Un éleveur de chameaux de 48 ans a relaté avoir été « projeté au sol par le souffle de la première explosion », constatant avec horreur des blessés autour de lui. Un homme de 40 ans a identifié les corps de trois marchands tués alors qu’ils circulaient en tricycle chargés de sacs de dattes. Un autre témoin a détaillé l’état d’un blessé : « Ses bras avaient été déchiquetés par des fragments de bombe ».

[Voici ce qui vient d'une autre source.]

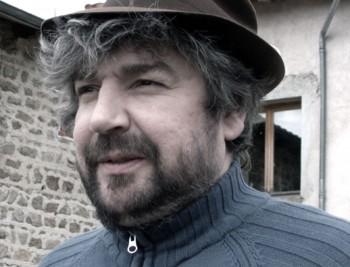 André Drouet, le Malfrat de la chanson (photo DR)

L’Africa Corps et le droit international en question
Les frappes ont été revendiquées par l’Africa Corps, une entité militaire contrôlée par la Russie, sur ses réseaux sociaux. Une vidéo publiée par le groupe montrait des images des frappes, géolocalisées à Kyrnia. Pourtant, les preuves recueillies, incluant des images satellites et des photographies, révèlent des cratères de 12 mètres de large, signe de l’utilisation de munitions lourdes.
Le droit international humanitaire interdit les attaques ciblant des civils ou des biens civils, ainsi que les frappes disproportionnées. Les parties au conflit doivent prendre toutes les précautions pour éviter des pertes civiles. Or, à Kyrnia, aucune distinction n’a été faite entre civils et combattants, rendant ces frappes illégales.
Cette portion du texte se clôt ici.